Editor’s note: This post is part of an ongoing series looking back at the history of Google algorithm updates. Enjoy!
In 2012, Google officially launched the “webspam algorithm update,” an algorithm specifically targeting link spam and manipulative link building practices.
The webspam algorithm later became known (officially) as the Penguin algorithm update via a tweet from Matt Cutts, who was then head of the Google webspam team. While Google officially named the algorithm Penguin, there is no official word on where this name came from.
The Panda algorithm name came from one of the key engineers involved with it, and it’s more than likely that Penguin originated from a similar source. One of my favorite Penguin naming theories is that it pays homage to The Penguin, from DC’s Batman.

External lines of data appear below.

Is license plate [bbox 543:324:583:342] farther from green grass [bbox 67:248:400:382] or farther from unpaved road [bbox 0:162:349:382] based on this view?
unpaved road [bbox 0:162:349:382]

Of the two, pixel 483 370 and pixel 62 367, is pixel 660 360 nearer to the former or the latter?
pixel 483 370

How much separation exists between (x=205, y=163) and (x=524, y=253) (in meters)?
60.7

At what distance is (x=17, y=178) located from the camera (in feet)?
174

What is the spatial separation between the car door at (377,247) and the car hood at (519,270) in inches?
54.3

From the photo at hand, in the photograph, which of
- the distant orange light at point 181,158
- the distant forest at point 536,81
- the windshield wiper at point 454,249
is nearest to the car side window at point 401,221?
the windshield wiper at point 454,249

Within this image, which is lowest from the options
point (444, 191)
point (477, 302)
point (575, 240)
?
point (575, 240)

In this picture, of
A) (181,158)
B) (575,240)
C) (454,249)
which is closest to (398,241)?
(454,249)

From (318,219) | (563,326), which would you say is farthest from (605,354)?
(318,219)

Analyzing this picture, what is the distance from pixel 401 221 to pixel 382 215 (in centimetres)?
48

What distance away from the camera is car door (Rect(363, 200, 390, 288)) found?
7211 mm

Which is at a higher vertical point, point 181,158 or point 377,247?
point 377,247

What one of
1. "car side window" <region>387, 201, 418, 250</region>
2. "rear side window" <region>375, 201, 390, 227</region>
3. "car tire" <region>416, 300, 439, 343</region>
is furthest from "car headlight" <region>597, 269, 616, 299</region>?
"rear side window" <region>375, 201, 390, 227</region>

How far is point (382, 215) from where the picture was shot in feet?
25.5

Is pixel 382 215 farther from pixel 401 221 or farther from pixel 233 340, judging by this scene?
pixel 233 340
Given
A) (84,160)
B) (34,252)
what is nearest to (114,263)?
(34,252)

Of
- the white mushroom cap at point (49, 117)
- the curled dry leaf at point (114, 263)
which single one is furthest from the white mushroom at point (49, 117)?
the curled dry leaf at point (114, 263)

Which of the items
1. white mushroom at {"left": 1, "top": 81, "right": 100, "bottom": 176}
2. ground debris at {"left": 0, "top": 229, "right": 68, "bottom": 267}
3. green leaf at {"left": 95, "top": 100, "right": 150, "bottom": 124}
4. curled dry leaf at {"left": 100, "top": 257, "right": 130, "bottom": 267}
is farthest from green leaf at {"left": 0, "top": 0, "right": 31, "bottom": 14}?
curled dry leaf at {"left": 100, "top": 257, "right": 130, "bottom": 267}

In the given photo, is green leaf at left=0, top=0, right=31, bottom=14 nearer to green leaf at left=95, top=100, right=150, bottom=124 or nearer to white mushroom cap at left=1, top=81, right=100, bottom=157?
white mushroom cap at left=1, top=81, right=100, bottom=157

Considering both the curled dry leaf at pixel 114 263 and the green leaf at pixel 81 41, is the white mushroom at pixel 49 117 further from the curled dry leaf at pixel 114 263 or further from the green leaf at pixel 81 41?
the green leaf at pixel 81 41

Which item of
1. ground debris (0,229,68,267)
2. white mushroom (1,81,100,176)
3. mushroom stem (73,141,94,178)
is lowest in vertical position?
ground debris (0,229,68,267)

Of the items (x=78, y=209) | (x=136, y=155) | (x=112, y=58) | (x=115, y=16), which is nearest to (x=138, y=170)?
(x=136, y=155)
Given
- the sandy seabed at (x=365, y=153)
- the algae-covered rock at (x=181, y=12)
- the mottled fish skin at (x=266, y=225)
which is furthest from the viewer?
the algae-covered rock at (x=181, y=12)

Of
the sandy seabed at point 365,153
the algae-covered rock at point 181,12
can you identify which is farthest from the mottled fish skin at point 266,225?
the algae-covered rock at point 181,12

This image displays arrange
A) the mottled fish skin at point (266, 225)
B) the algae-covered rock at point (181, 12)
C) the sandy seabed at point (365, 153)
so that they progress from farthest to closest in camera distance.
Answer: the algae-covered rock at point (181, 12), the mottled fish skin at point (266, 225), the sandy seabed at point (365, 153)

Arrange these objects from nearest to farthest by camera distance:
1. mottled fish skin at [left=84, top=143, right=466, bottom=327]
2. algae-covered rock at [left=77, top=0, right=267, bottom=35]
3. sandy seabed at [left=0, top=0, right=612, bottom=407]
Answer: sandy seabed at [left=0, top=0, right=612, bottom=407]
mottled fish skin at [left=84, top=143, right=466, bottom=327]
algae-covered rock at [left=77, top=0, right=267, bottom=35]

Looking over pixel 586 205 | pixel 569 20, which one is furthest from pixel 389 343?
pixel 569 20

Minor weather report: We pushed 1st Penguin algo data refresh an hour ago. Affects <0.1% of English searches. Context: http://t.co/ztJiMGMi
— Matt Cutts (@mattcutts) May 26, 2012
Prior to the Penguin algorithm, link volume played a larger part in determining a webpage’s scoring when crawled, indexed, and analyzed by Google.
This meant when it came to ranking websites by these scores for search results pages, some low-quality websites and pieces of content appeared in more prominent positions of the organic search results than they should have.
Why Google Penguin Was Needed
Google’s war on low-quality started with the Panda algorithm, and Penguin was an extension and addition to the arsenal to fight this war.
Penguin was Google’s response to the increasing practice of manipulating search results (and rankings) through black hat link building techniques. Cutts, speaking at the SMX Advanced 2012 conference, said:
We look at it something designed to tackle low-quality content. It started out with Panda, and then we noticed that there was still a lot of spam and Penguin was designed to tackle that.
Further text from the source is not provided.